- [DOCUMENT EXCERPT]
--------------------------------

United States of America, Plaintiff-appellant, v. John Fred Woolard and Dempsey A. Bruner, Defendants-appellees, 981 F.2d 756 (5th Cir. 1993)Annotate this Case
Jan. 11, 1993
Andrew McBride, Alexandria, VA, Jay T. Golden, Asst. U.S. Atty., George Phillips, U.S. Atty., Biloxi, MS, Robert Erickson, Dep. Chief, Crim. Div. Appellate Sec. Dept. of Justice, Washington, DC, for plaintiff-appellant.
John H. Holdridge, MS & LA Capital Trial Assistance Project, New Orleans, LA, James L. Davis, III, Gulfport, MS (Court-appointed), Merrida P. Coxwell, Jr., Jackson, MS (Court-appointed), for Woolard.
Chester D. Nicholson, Gulfport, MS (Court-appointed), Dennis Sweet, III, Jackson, MS (Court-appointed), for Bruner.
Appeal from the United States District Court for the Southern District of Mississippi.

--------------------------------

- [GIVEN INFORMATION]
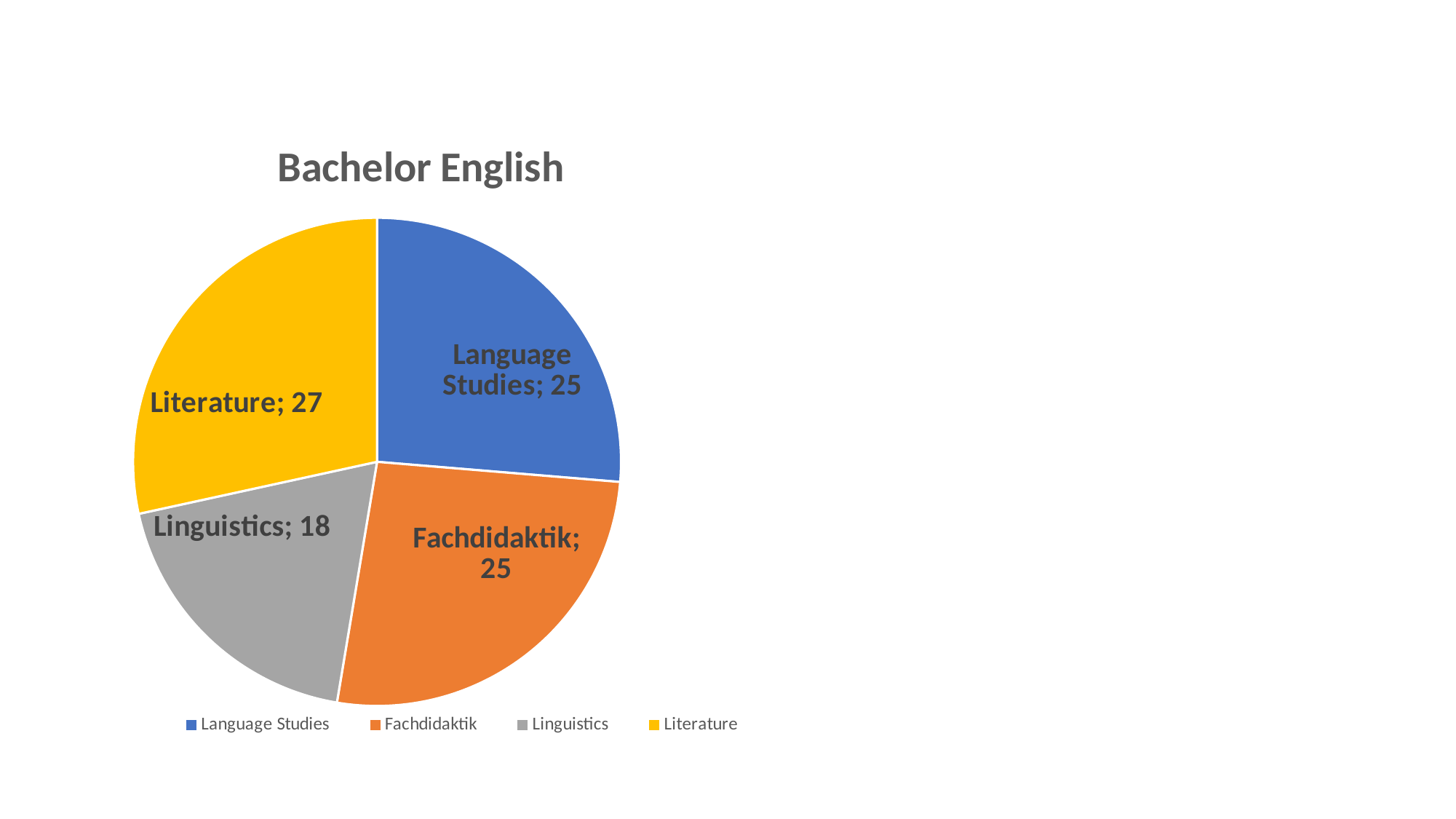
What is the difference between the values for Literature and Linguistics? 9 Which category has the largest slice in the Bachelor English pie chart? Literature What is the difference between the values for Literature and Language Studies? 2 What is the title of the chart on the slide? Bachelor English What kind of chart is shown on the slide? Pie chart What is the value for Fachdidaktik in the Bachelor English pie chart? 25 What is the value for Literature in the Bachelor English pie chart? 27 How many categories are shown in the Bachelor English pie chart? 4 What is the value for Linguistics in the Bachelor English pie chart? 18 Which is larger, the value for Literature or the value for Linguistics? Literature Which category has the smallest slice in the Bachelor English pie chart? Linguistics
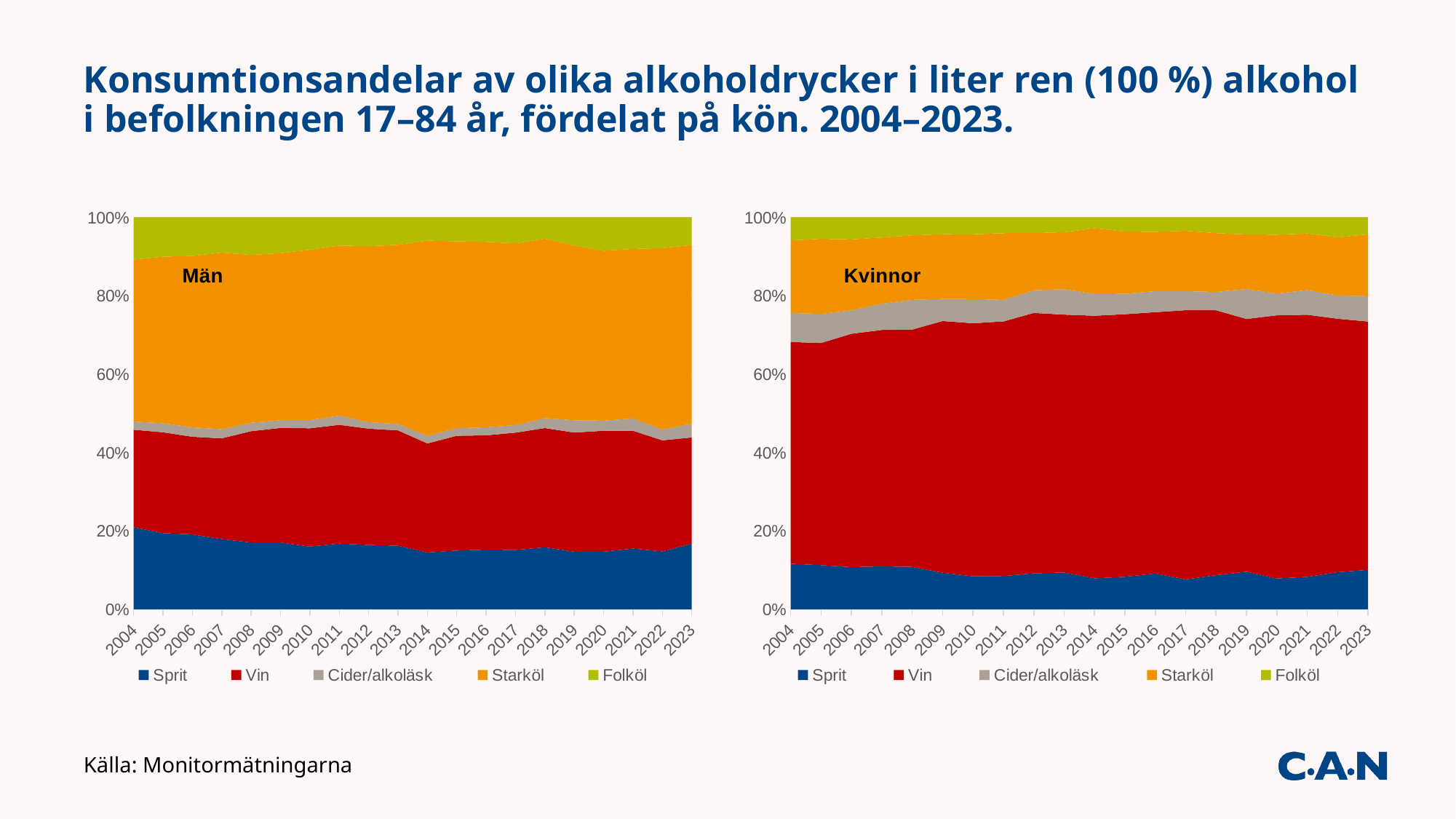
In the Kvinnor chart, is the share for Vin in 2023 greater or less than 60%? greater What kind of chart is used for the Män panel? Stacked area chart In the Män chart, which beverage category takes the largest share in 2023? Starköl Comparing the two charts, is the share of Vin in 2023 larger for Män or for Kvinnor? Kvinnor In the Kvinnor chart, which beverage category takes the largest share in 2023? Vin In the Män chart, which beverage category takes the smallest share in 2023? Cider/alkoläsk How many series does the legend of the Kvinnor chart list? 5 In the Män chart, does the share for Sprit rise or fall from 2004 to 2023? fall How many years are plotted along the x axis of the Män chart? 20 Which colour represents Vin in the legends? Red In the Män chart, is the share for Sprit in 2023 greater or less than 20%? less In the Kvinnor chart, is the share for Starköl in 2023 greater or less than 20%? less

--------------------------------

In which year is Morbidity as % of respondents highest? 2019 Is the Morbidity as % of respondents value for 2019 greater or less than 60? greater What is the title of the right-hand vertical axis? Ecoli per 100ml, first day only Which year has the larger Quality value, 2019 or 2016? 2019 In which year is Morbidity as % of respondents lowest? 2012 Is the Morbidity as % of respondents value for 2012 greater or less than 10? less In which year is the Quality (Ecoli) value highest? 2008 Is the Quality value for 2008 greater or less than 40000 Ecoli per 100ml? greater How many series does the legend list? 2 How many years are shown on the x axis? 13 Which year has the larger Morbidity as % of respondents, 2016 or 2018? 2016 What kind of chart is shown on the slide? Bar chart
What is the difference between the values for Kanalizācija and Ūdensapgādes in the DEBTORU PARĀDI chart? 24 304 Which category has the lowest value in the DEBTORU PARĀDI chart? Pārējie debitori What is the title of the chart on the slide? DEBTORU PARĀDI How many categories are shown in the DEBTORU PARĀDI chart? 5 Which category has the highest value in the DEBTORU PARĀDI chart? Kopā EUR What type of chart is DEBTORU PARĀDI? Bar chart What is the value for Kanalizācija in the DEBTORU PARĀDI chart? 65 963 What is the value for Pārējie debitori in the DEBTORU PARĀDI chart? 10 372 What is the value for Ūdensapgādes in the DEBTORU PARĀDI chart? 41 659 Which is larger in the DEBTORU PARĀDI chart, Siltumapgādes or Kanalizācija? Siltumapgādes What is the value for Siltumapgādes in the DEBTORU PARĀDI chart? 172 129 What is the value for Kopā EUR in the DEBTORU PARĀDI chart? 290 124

--------------------------------

- [EXERCISE BRIEF] Rewrite the case listing starting at "John H. Holdridge, MS" and ending at "(Court-appointed), for Bruner.", swapping in "Appointed by the court" for "Court-appointed".

- [SOLUTION TO THE EXERCISE]
John H. Holdridge, MS & LA Capital Trial Assistance Project, New Orleans, LA, James L. Davis, III, Gulfport, MS (Appointed by the court), Merrida P. Coxwell, Jr., Jackson, MS (Appointed by the court), for Woolard.
Chester D. Nicholson, Gulfport, MS (Appointed by the court), Dennis Sweet, III, Jackson, MS (Appointed by the court), for Bruner.